→ 小課題
次の資料全体を、1行を1つの文字列とするJSON配列に書き直せ。空行は含めない。

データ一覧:

=====

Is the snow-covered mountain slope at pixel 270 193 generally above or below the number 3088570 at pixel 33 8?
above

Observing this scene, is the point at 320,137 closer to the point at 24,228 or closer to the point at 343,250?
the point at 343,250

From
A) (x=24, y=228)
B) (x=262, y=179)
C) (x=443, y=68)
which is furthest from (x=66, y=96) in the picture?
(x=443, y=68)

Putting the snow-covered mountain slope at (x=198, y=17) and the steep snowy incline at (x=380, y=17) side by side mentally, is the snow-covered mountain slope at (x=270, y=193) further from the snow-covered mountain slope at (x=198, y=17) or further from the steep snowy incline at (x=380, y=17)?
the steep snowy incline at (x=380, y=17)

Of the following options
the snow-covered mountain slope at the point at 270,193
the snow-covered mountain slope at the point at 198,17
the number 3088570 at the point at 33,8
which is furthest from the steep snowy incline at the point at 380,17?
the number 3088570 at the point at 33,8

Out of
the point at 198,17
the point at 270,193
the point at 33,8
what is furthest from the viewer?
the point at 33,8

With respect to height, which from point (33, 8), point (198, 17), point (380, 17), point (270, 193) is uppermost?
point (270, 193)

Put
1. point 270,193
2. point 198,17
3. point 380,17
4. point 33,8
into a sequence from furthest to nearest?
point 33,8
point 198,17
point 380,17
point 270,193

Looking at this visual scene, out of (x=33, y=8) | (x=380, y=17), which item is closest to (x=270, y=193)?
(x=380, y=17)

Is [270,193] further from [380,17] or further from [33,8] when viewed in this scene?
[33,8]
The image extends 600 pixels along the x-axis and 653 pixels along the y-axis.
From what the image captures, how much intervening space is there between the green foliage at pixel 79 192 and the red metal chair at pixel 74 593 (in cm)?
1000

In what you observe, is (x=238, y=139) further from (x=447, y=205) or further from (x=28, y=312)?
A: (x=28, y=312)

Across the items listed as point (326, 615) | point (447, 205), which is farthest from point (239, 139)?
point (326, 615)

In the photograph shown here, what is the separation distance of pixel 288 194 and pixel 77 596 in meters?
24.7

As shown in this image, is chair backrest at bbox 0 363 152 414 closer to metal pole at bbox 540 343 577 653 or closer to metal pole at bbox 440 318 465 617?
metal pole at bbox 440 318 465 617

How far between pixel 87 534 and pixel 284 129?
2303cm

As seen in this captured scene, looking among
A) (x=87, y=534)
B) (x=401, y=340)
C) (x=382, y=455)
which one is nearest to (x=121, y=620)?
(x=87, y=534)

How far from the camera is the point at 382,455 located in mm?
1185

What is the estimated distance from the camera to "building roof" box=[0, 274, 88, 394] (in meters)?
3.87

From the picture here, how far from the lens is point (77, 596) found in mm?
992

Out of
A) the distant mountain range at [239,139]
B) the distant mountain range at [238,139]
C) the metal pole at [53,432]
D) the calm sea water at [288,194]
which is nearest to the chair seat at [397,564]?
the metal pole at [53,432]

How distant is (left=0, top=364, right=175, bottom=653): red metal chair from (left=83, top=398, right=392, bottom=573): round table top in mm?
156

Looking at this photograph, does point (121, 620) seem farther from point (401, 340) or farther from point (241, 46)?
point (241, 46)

=====

→ 出力結果
[
  "Is the snow-covered mountain slope at pixel 270 193 generally above or below the number 3088570 at pixel 33 8?",
  "above",
  "Observing this scene, is the point at 320,137 closer to the point at 24,228 or closer to the point at 343,250?",
  "the point at 343,250",
  "From",
  "A) (x=24, y=228)",
  "B) (x=262, y=179)",
  "C) (x=443, y=68)",
  "which is furthest from (x=66, y=96) in the picture?",
  "(x=443, y=68)",
  "Putting the snow-covered mountain slope at (x=198, y=17) and the steep snowy incline at (x=380, y=17) side by side mentally, is the snow-covered mountain slope at (x=270, y=193) further from the snow-covered mountain slope at (x=198, y=17) or further from the steep snowy incline at (x=380, y=17)?",
  "the steep snowy incline at (x=380, y=17)",
  "Of the following options",
  "the snow-covered mountain slope at the point at 270,193",
  "the snow-covered mountain slope at the point at 198,17",
  "the number 3088570 at the point at 33,8",
  "which is furthest from the steep snowy incline at the point at 380,17?",
  "the number 3088570 at the point at 33,8",
  "Out of",
  "the point at 198,17",
  "the point at 270,193",
  "the point at 33,8",
  "what is furthest from the viewer?",
  "the point at 33,8",
  "With respect to height, which from point (33, 8), point (198, 17), point (380, 17), point (270, 193) is uppermost?",
  "point (270, 193)",
  "Put",
  "1. point 270,193",
  "2. point 198,17",
  "3. point 380,17",
  "4. point 33,8",
  "into a sequence from furthest to nearest?",
  "point 33,8",
  "point 198,17",
  "point 380,17",
  "point 270,193",
  "Looking at this visual scene, out of (x=33, y=8) | (x=380, y=17), which item is closest to (x=270, y=193)?",
  "(x=380, y=17)",
  "Is [270,193] further from [380,17] or further from [33,8] when viewed in this scene?",
  "[33,8]",
  "The image extends 600 pixels along the x-axis and 653 pixels along the y-axis.",
  "From what the image captures, how much intervening space is there between the green foliage at pixel 79 192 and the red metal chair at pixel 74 593 (in cm)?",
  "1000",
  "In what you observe, is (x=238, y=139) further from (x=447, y=205) or further from (x=28, y=312)?",
  "A: (x=28, y=312)",
  "Across the items listed as point (326, 615) | point (447, 205), which is farthest from point (239, 139)?",
  "point (326, 615)",
  "In the photograph shown here, what is the separation distance of pixel 288 194 and pixel 77 596 in meters?",
  "24.7",
  "As shown in this image, is chair backrest at bbox 0 363 152 414 closer to metal pole at bbox 540 343 577 653 or closer to metal pole at bbox 440 318 465 617?",
  "metal pole at bbox 440 318 465 617",
  "How far between pixel 87 534 and pixel 284 129?",
  "2303cm",
  "As seen in this captured scene, looking among",
  "A) (x=87, y=534)",
  "B) (x=401, y=340)",
  "C) (x=382, y=455)",
  "which one is nearest to (x=121, y=620)?",
  "(x=87, y=534)",
  "How far from the camera is the point at 382,455 located in mm?",
  "1185",
  "What is the estimated distance from the camera to \"building roof\" box=[0, 274, 88, 394] (in meters)?",
  "3.87",
  "From the picture here, how far from the lens is point (77, 596) found in mm?",
  "992",
  "Out of",
  "A) the distant mountain range at [239,139]",
  "B) the distant mountain range at [238,139]",
  "C) the metal pole at [53,432]",
  "D) the calm sea water at [288,194]",
  "which is nearest to the chair seat at [397,564]?",
  "the metal pole at [53,432]",
  "How distant is (left=0, top=364, right=175, bottom=653): red metal chair from (left=83, top=398, right=392, bottom=573): round table top in mm?",
  "156",
  "Looking at this photograph, does point (121, 620) seem farther from point (401, 340) or farther from point (241, 46)?",
  "point (241, 46)"
]